- _Assignment_
All lines from the opening of the entries below through the line containing "moving: 86%" must be output exactly as they appear, with no other lines.
-------- Raw data
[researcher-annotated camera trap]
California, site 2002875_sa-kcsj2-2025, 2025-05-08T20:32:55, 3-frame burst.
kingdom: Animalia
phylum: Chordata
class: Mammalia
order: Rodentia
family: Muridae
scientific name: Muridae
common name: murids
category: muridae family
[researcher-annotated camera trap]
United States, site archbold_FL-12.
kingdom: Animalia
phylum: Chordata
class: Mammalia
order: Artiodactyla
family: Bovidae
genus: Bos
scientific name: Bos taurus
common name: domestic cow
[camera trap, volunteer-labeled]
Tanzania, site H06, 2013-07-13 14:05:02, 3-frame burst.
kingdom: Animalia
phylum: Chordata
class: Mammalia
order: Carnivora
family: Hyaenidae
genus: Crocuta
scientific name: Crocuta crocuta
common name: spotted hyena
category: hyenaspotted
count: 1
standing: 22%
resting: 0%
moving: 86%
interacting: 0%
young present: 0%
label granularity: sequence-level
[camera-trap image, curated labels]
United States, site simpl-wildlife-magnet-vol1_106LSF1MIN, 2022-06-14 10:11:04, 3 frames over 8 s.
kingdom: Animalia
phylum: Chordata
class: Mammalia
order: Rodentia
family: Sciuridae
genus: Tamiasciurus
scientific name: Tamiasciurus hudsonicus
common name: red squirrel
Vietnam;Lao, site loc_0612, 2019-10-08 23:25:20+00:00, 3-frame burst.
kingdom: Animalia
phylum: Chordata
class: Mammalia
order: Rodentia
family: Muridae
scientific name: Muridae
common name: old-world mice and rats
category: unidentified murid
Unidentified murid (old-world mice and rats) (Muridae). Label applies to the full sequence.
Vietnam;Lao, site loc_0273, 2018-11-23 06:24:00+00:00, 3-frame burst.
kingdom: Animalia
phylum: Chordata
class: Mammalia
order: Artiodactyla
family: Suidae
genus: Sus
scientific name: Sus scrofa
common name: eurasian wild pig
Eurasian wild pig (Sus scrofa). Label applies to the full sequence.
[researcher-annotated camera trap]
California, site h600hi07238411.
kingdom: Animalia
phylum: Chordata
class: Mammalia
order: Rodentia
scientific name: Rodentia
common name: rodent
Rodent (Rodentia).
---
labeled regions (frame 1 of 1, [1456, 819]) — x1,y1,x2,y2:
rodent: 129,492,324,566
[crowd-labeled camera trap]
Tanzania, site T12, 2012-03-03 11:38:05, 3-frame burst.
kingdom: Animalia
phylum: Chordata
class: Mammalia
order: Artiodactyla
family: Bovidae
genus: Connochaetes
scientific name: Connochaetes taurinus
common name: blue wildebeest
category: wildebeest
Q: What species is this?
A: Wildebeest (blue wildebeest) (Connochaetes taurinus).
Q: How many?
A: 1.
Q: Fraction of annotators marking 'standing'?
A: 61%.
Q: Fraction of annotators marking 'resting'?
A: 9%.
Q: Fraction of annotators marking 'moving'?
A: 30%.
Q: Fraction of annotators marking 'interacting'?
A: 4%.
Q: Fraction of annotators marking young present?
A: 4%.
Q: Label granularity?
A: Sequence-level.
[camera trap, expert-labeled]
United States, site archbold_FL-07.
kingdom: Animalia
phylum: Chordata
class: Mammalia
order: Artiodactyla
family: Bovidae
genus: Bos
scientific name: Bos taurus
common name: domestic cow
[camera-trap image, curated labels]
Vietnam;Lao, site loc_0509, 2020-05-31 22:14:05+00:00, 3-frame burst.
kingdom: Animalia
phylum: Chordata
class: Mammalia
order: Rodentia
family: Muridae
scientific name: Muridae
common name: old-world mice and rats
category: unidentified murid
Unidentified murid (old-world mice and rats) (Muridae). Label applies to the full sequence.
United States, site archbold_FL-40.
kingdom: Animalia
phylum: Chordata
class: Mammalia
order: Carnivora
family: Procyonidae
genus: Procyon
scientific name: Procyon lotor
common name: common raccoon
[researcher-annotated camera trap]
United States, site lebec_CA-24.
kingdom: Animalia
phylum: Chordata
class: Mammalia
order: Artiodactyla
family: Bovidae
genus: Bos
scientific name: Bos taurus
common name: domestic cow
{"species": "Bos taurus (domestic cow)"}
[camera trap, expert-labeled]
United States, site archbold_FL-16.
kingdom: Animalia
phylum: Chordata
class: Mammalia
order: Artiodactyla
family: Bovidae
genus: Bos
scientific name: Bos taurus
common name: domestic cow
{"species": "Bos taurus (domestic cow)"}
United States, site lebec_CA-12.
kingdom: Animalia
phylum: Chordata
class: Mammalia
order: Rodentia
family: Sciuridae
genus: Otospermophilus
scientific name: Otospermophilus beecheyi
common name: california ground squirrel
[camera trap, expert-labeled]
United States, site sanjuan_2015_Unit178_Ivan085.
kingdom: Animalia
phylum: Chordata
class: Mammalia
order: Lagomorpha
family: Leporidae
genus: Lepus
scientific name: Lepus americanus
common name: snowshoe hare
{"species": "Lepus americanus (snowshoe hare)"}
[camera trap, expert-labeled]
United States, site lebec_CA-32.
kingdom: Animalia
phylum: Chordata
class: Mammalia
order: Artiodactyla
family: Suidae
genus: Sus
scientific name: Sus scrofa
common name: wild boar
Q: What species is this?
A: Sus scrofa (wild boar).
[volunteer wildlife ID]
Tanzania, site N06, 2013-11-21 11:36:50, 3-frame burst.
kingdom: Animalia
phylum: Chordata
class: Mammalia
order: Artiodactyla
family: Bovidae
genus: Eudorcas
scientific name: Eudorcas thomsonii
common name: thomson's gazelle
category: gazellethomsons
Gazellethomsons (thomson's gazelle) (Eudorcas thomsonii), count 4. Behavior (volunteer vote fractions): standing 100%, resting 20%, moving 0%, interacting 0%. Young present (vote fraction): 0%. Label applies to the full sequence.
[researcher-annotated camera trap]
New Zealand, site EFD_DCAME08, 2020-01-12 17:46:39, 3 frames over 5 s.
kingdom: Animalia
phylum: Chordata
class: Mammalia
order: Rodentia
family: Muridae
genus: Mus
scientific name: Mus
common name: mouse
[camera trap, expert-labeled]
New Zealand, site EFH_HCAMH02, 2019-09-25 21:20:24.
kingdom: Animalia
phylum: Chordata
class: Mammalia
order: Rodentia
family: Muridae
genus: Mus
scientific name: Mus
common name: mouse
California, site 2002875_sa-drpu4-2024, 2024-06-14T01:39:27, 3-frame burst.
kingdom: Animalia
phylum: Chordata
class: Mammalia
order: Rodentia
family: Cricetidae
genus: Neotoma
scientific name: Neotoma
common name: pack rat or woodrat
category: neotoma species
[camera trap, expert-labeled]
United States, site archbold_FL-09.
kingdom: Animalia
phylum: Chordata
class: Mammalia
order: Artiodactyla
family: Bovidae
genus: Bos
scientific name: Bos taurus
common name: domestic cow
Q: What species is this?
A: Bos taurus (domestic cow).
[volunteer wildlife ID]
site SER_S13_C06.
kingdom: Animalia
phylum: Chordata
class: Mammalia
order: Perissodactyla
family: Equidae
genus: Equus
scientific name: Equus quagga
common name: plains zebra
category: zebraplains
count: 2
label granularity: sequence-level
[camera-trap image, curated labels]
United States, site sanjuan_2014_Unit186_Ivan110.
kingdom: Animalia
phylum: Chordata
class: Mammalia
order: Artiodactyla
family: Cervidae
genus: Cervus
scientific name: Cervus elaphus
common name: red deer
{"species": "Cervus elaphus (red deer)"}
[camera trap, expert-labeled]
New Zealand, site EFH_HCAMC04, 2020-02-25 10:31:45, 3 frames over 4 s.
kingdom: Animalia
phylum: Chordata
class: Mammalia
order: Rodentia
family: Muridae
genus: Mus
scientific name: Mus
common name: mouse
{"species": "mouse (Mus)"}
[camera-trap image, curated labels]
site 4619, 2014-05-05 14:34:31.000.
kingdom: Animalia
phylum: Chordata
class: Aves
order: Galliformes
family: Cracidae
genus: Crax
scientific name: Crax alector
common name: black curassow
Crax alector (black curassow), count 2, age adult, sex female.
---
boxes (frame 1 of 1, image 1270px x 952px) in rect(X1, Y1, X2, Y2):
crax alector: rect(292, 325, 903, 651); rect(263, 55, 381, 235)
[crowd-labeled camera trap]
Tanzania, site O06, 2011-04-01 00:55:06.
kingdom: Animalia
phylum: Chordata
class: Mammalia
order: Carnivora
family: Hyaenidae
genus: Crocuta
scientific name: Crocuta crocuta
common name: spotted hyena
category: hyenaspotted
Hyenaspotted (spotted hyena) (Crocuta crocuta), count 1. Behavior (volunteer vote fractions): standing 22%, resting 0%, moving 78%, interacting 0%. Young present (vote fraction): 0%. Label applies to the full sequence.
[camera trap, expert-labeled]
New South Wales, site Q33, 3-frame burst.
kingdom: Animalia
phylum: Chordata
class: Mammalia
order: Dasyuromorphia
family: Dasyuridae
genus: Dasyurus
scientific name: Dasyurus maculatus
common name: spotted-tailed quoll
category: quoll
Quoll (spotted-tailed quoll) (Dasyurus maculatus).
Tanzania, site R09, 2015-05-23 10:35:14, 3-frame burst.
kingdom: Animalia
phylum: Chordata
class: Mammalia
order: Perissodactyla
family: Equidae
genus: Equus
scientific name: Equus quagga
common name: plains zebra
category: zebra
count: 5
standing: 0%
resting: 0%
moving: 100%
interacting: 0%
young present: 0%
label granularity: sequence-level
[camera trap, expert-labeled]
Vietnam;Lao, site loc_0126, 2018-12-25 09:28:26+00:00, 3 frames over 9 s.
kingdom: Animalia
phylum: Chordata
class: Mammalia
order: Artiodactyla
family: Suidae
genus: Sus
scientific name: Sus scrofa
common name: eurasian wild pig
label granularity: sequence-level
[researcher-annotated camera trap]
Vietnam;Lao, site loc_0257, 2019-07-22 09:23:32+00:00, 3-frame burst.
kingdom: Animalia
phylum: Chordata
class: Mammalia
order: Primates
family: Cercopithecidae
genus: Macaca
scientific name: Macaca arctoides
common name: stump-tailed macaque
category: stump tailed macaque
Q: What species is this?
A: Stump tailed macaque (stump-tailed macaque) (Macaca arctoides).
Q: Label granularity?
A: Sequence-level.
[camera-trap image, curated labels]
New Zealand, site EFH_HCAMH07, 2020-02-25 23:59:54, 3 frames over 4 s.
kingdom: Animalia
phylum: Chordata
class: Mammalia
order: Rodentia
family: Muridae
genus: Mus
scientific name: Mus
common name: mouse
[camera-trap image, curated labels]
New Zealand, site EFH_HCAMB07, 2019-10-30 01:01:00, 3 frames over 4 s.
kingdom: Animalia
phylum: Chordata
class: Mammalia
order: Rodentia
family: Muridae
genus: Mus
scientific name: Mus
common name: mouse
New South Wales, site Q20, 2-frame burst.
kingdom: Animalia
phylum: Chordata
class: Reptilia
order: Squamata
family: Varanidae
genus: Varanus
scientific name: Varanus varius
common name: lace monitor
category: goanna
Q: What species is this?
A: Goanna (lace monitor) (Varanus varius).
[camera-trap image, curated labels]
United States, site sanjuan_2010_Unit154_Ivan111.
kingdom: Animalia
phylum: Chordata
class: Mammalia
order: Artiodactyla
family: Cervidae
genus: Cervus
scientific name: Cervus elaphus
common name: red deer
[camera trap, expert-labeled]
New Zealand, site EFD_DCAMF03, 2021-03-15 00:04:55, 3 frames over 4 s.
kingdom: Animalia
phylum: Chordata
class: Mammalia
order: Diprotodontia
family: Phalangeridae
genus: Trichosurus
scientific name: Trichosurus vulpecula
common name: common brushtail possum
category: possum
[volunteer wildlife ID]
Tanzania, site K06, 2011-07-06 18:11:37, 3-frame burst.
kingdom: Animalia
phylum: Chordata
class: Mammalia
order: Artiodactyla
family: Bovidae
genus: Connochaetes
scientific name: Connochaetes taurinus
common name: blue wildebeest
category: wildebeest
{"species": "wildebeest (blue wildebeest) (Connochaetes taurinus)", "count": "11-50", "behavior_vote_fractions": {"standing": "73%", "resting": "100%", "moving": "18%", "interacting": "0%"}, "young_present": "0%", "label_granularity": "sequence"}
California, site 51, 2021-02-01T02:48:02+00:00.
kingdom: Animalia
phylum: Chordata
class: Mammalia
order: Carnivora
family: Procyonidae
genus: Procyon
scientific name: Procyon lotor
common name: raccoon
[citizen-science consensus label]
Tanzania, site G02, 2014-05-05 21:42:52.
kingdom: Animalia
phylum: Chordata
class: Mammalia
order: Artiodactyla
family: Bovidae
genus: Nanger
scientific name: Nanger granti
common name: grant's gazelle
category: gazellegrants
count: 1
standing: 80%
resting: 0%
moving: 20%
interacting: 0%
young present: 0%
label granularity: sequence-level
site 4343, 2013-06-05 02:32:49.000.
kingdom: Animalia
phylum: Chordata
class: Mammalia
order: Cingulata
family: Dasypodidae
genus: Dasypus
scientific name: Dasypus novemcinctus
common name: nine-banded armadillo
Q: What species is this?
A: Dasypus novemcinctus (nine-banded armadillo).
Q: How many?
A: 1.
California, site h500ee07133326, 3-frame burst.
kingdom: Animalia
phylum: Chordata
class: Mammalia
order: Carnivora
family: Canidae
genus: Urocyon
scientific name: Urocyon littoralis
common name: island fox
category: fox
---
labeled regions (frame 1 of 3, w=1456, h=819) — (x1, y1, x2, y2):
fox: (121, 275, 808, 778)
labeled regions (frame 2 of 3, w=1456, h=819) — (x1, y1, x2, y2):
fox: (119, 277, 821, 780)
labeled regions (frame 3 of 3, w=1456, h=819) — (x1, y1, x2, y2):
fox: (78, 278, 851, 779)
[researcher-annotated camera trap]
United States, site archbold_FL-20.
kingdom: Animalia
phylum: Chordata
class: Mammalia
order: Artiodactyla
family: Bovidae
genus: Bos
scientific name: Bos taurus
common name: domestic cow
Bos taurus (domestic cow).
----------------
- _Expected output_
[researcher-annotated camera trap]
California, site 2002875_sa-kcsj2-2025, 2025-05-08T20:32:55, 3-frame burst.
kingdom: Animalia
phylum: Chordata
class: Mammalia
order: Rodentia
family: Muridae
scientific name: Muridae
common name: murids
category: muridae family
[researcher-annotated camera trap]
United States, site archbold_FL-12.
kingdom: Animalia
phylum: Chordata
class: Mammalia
order: Artiodactyla
family: Bovidae
genus: Bos
scientific name: Bos taurus
common name: domestic cow
[camera trap, volunteer-labeled]
Tanzania, site H06, 2013-07-13 14:05:02, 3-frame burst.
kingdom: Animalia
phylum: Chordata
class: Mammalia
order: Carnivora
family: Hyaenidae
genus: Crocuta
scientific name: Crocuta crocuta
common name: spotted hyena
category: hyenaspotted
count: 1
standing: 22%
resting: 0%
moving: 86%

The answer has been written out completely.